Document excerpt:
*-*-*

Abstract
In recent years, there have been high expectations for RFID technologies applied in the medical field, particularly for automatic identification and location of patients and medical supplies. However, few studies have measured the applicability of currently available RFID technologies in a medical environment. To determine the technical factors that affect the performance of RFID systems, we examined the performance of different types of tags for medications, medical equipment, nurses, and patients under different experimental conditions. Three kinds of passive RFID tags and one active RFID tag were used in our study. Passive tags were affected by materials such as liquid and metal. Tags based on 13.56MHz were most suited for identifying medications. Tag placement was one of the main factors involved in correct identification of nurses, patients, and medical equipment. The results of this study may help decision makers decide whether (which) RFID technologies are useful for tracking clinical workflow.

*-*-*

Entries provided:
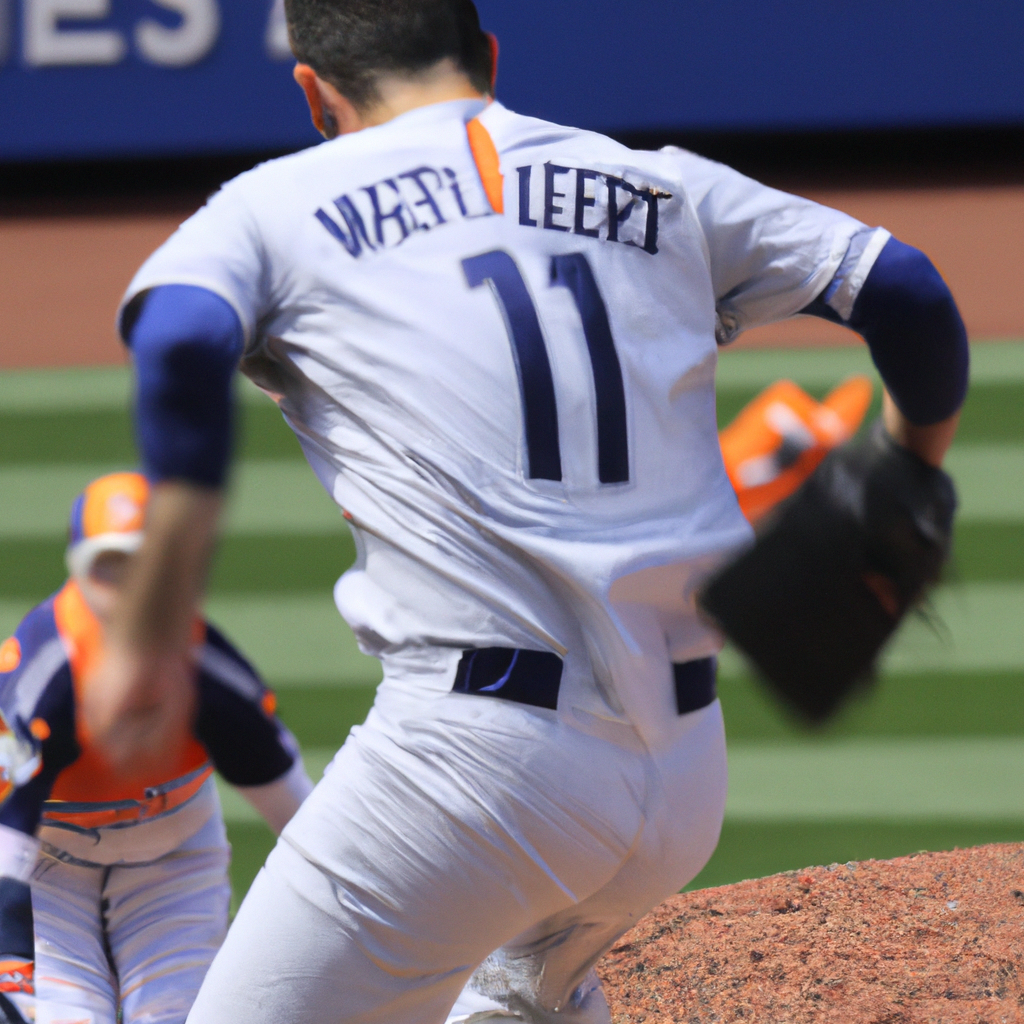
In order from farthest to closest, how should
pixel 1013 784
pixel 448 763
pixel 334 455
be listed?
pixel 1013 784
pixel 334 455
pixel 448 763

*-*-*

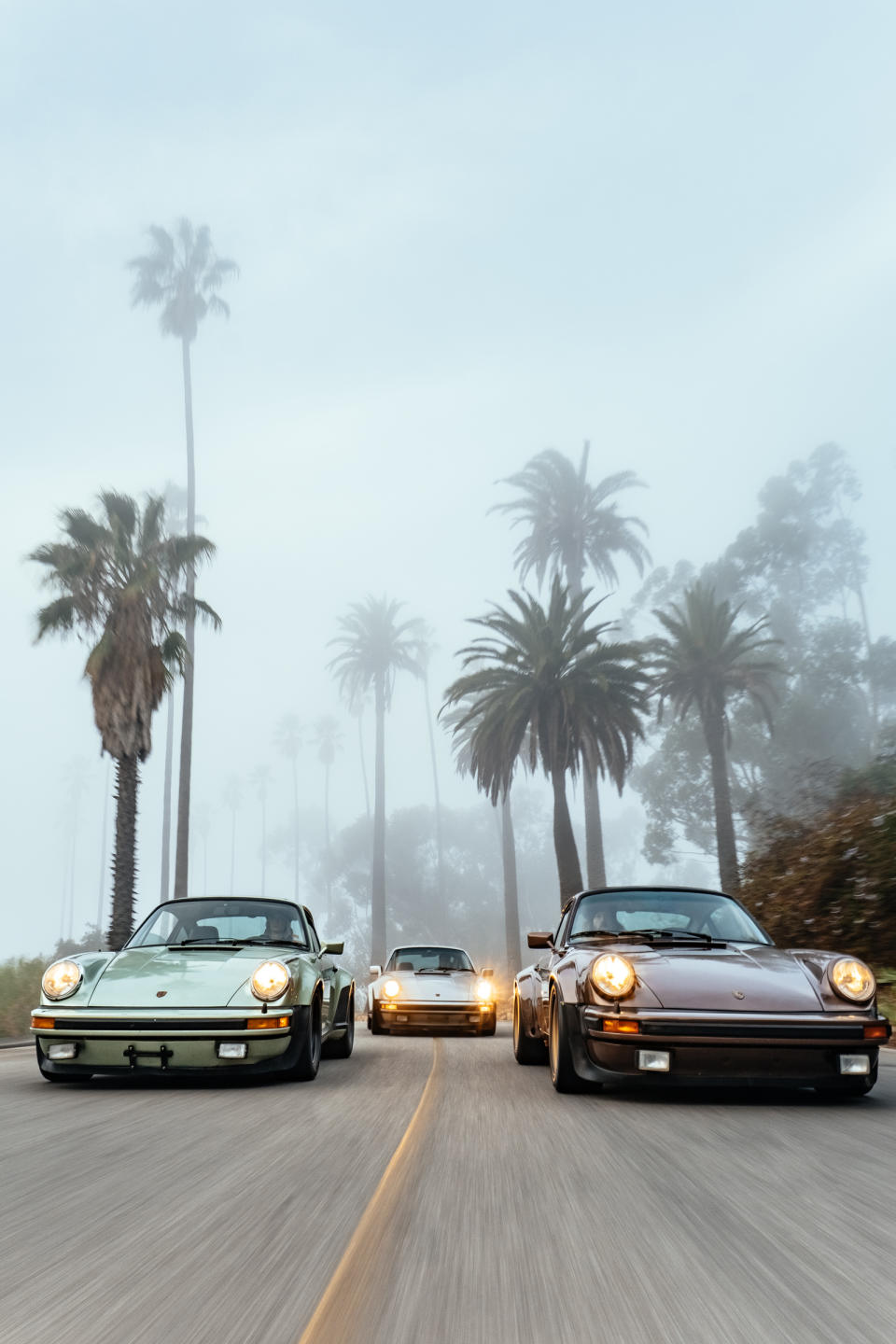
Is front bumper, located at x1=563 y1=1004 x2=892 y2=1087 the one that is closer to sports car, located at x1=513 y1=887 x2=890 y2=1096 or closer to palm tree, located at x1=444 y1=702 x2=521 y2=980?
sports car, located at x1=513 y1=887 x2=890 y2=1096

*-*-*

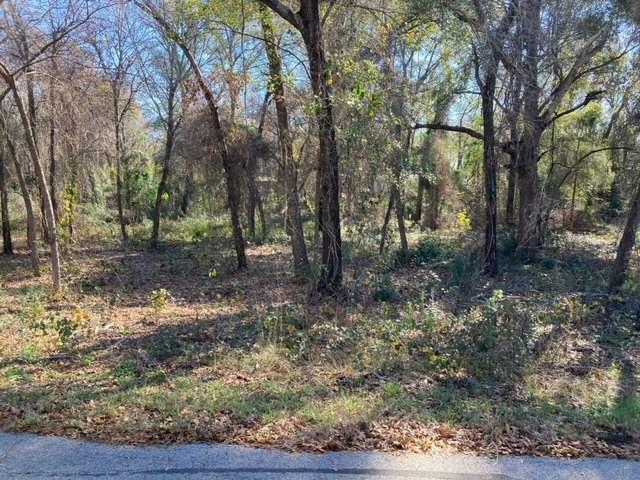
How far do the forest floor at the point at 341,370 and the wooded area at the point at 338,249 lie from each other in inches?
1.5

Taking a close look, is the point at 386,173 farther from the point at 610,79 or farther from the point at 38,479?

*-*-*

Work task:
Reproduce the abstract on RFID tags in medical settings word for word. The items have nothing to do with the abstract on RFID tags in medical settings.

Output of the exercise:
Abstract
In recent years, there have been high expectations for RFID technologies applied in the medical field, particularly for automatic identification and location of patients and medical supplies. However, few studies have measured the applicability of currently available RFID technologies in a medical environment. To determine the technical factors that affect the performance of RFID systems, we examined the performance of different types of tags for medications, medical equipment, nurses, and patients under different experimental conditions. Three kinds of passive RFID tags and one active RFID tag were used in our study. Passive tags were affected by materials such as liquid and metal. Tags based on 13.56MHz were most suited for identifying medications. Tag placement was one of the main factors involved in correct identification of nurses, patients, and medical equipment. The results of this study may help decision makers decide whether (which) RFID technologies are useful for tracking clinical workflow.